Here is the perf result for the case when inserted large amounts of data into a
un-published table in which case the cost is noticeable.

--12.83%--pgoutput_change
|--11.84%--get_rel_sync_entry
|--4.76%--get_rel_relispartition
|--4.70%--get_rel_relkind

So, I think it would be better if we do the initialization only when
RelationSyncEntry in invalid.

Attach a small patch which delay the initialization.

Thoughts ?

Best regards,
Hou zj

Attachments:

0001-Delay-the-variable-initialization-in-get_rel_sync_en.patchapplication/octet-stream; name=0001-Delay-the-variable-initialization-in-get_rel_sync_en.patchDownload
From fcb74fd20cd5549f2f69770140f194e0e25c4362 Mon Sep 17 00:00:00 2001
From: "houzj.fnst" <houzj.fnst@fujitsu.com>
Date: Wed, 22 Dec 2021 14:57:32 +0800
Subject: [PATCH] Delay the variable initialization in get_rel_sync_entry

Delay the variable initialization in get_rel_sync_entry which will cause
unnecessary cache access in a hot function.
---
 src/backend/replication/pgoutput/pgoutput.c | 4 ++--
 1 file changed, 2 insertions(+), 2 deletions(-)

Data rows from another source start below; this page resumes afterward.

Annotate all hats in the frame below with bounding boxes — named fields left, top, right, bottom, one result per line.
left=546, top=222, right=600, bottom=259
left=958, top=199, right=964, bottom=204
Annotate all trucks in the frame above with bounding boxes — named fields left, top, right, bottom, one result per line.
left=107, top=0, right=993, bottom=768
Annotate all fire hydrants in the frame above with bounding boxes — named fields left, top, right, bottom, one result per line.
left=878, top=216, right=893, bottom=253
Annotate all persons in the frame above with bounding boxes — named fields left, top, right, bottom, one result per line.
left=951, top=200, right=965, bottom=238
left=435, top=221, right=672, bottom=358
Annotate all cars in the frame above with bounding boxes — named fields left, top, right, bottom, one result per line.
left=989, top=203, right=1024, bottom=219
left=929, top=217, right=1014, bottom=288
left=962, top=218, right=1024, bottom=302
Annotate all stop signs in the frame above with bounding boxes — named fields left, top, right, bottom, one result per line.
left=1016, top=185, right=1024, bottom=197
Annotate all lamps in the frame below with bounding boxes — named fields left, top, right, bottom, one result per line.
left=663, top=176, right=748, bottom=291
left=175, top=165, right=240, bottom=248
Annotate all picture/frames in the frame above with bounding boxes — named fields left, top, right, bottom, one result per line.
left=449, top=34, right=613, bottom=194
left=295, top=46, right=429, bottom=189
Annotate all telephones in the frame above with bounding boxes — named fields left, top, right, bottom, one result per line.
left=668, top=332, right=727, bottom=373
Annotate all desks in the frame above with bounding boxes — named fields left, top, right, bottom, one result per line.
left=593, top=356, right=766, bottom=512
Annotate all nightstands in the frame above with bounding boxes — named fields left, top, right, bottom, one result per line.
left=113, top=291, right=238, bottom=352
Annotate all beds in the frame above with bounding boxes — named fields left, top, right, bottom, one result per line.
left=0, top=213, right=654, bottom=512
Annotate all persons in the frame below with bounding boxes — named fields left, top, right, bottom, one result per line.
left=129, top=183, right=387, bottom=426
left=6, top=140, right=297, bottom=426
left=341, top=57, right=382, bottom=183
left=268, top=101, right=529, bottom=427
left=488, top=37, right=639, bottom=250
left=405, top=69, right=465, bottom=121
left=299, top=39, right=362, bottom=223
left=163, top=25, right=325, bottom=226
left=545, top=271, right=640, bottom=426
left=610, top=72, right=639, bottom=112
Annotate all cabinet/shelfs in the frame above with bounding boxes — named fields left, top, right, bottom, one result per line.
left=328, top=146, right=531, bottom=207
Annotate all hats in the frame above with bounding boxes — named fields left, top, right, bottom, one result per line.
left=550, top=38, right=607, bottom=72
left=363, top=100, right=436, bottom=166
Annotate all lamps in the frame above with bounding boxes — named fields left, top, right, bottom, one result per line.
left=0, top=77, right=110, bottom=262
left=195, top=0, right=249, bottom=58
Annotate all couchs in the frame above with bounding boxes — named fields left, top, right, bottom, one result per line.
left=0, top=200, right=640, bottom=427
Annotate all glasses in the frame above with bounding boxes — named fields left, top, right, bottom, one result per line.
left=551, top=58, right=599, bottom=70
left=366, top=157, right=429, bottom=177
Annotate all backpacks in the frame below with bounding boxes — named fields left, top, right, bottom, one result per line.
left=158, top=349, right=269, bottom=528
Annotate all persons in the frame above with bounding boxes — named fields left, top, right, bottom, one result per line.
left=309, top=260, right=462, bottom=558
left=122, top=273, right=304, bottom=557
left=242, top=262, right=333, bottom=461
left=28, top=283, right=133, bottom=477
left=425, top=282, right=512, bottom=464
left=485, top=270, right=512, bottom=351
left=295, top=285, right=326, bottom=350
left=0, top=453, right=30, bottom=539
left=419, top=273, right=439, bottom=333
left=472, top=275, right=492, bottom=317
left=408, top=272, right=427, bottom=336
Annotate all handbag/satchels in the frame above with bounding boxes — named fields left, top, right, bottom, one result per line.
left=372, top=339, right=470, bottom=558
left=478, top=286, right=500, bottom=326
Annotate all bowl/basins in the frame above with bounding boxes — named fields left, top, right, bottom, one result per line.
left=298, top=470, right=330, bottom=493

diff --git a/src/backend/replication/pgoutput/pgoutput.c b/src/backend/replication/pgoutput/pgoutput.c
index 6f6a203..a08da85 100644
--- a/src/backend/replication/pgoutput/pgoutput.c
+++ b/src/backend/replication/pgoutput/pgoutput.c
@@ -1119,8 +1119,6 @@ static RelationSyncEntry *
 get_rel_sync_entry(PGOutputData *data, Oid relid)
 {
 	RelationSyncEntry *entry;
-	bool		am_partition = get_rel_relispartition(relid);
-	char		relkind = get_rel_relkind(relid);
 	bool		found;
 	MemoryContext oldctx;
 
@@ -1160,6 +1158,8 @@ get_rel_sync_entry(PGOutputData *data, Oid relid)
 		List	   *schemaPubids = GetSchemaPublications(schemaId);
 		ListCell   *lc;
 		Oid			publish_as_relid = relid;
+		bool		am_partition = get_rel_relispartition(relid);
+		char		relkind = get_rel_relkind(relid);
 
 		/* Reload publications if needed before use. */
 		if (!publications_valid)
-- 
2.7.2.windows.1

#2Kyotaro Horiguchi
horikyota.ntt@gmail.com
In reply to: houzj.fnst@fujitsu.com (#1)
Re: Delay the variable initialization in get_rel_sync_entry

At Wed, 22 Dec 2021 13:11:38 +0000, "houzj.fnst@fujitsu.com" <houzj.fnst@fujitsu.com> wrote in

Hi,

When reviewing some logical replication patches. I noticed that in
function get_rel_sync_entry() we always invoke get_rel_relispartition()
and get_rel_relkind() at the beginning which could cause unnecessary
cache access.

---
get_rel_sync_entry(PGOutputData *data, Oid relid)
{
RelationSyncEntry *entry;
bool am_partition = get_rel_relispartition(relid);
char relkind = get_rel_relkind(relid);
---

The extra cost could sometimes be noticeable because get_rel_sync_entry is a
hot function which is executed for each change. And the 'am_partition' and
'relkind' are necessary only when we need to rebuild the RelationSyncEntry.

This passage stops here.